DISCUSIÓN CON UNA ROSA
Esa rosa me
dijo en el jardín, mientras a nuestro alrededor todo el calor del día era como
el oro tibio y difuso:
– ¡Ah! bien, ¡no me cojas demasiado pronto! Fíjate, apenas estoy abierta. Aún
fue esta mañana cuando salí de la yema bajo las palideces del alba, y me quedan
en los pétalos un poco de rocío. Es verdad que no ignoro ya la delicia de sentir
penetrar hasta mi corazón las tibiezas del verano; trataría en vano de ocular
que más de un abejorro, – prefiero los abejorros a las abejas, pues tengo buenas
costumbres, – aspiró con una caricia agradablemente brutal el azúcar de mi
pistilo. ¡Pero qué importa! todavía me están reservadas tantas alegrías en este
muro donde abundan los estremecimientos de alas. Cuantas mariposas, – si tú no
te apresuras a cogerme, – se posarán sobre mí con un escalofrío de deseo. ¡No me
cojas, transeúnte! ¿No hay otras flores en este recinto perfumado? Mira, aquí
hay jacintos, claveles y jazmines; ¿no encontrarás, dejándome sobre mi tallos,
con que componer el más deslumbrante y oloroso de los ramos? Y muchas otras
rosas también se te ofrecen, que no se quejarán por ser cogidas, puesto que,
abiertas anteayer, ya están hastiadas bajo todos los besos que puede esperar un
cáliz. Pues son rosas viejas! Pero yo, yo soy una flor chiquilla, casi
entreabierta; aún me son permitidas unas esperanzas; no quiere ser, en un jarrón
japonés, una momia de gavanza, con muy pocos recuerdos. Déjame embriagarme con
los placeres que me son ofrecidos, déjame bostezar bajo las caricias de las
mariposas, de los rayos del sol, del viento que pasa, – déjame vivir hasta el
crepúsculo de mi día nupcial.
Yo le respondí:
–Joven rosa, puedes estar segura de que estoy conmovido a más no poder por la
agradable elegía con la que has encantado mis oídos; si me estuviese permitido
yo alejaría de ti la mano que te amenaza; pero debe elegir para Coelia la más
exquisita de las flores de este jardín; nada podrá impedir que cumpla con mi
deber.
–¡Ah! –dijo ella – ¿es para Coelia para quién quieres tomarme?

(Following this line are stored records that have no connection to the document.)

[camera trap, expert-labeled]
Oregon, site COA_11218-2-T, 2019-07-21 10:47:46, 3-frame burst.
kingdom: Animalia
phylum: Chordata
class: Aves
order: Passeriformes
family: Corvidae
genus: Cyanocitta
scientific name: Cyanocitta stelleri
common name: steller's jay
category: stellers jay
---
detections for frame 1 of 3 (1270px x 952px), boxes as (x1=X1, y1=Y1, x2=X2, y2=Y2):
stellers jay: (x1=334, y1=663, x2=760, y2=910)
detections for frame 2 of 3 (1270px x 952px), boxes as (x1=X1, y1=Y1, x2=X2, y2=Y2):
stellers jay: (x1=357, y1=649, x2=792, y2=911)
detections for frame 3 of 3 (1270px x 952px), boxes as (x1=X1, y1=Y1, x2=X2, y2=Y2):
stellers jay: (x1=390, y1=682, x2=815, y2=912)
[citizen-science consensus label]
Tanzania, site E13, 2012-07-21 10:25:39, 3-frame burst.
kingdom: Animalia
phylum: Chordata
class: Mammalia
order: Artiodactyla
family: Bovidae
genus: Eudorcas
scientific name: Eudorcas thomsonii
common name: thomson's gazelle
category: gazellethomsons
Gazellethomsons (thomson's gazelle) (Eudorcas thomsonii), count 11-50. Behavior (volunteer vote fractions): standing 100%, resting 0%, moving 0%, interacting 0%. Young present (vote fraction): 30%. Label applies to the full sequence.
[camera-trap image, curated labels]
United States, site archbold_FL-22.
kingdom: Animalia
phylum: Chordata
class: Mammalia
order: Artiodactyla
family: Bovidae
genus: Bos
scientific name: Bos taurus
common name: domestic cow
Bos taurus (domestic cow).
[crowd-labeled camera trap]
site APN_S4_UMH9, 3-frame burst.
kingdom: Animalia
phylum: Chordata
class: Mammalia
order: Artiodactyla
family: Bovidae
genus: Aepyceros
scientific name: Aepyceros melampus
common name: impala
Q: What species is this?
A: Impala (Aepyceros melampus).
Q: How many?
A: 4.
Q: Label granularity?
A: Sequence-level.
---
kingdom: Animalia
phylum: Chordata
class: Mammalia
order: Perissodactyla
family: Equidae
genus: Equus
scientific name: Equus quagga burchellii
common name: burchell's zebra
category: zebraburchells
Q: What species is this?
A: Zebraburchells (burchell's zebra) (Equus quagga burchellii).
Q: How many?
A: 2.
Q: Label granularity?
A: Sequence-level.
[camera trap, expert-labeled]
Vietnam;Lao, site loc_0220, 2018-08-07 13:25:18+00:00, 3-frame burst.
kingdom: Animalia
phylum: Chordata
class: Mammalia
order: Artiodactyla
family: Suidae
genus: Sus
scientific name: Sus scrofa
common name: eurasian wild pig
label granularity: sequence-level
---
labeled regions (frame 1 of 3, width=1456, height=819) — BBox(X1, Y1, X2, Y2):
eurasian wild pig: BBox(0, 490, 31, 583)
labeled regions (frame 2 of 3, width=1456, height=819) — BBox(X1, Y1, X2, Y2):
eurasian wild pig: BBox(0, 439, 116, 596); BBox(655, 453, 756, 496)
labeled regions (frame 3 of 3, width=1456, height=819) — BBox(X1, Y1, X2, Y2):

–¡Para Coelia! – respondí.
–¿Coelia es esa joven que hace un rato se paseaba por aquí en un camisón de
muselinas y encajes tan deliciosamente aromáticos que todas las libélulas y las
brisas se apartaron de nosotras para seguir el perfume de su falda en
movimiento?
–¡Sí!
–¿Coelia es esa joven que alegra el día con una sonrisaq donde se posan
amorosamente todas las luminosidades del verano?
–¡Sí!
–¡Oh!, en ese caso, cógeme, cógeme! – dijo ella.– consiento y quiero; y no
añoraré nada, ni los estremecimientos de las alas, ni el paso de los vientos
sobre mi cáliz emocionado, a condición de que Coelia, dos o tres veces, pensando
distraída en otra cosa, se digne a posar sobre mi boca casi parecida a unos
labios de mujer, su boca completamente similar a unos labios de flor.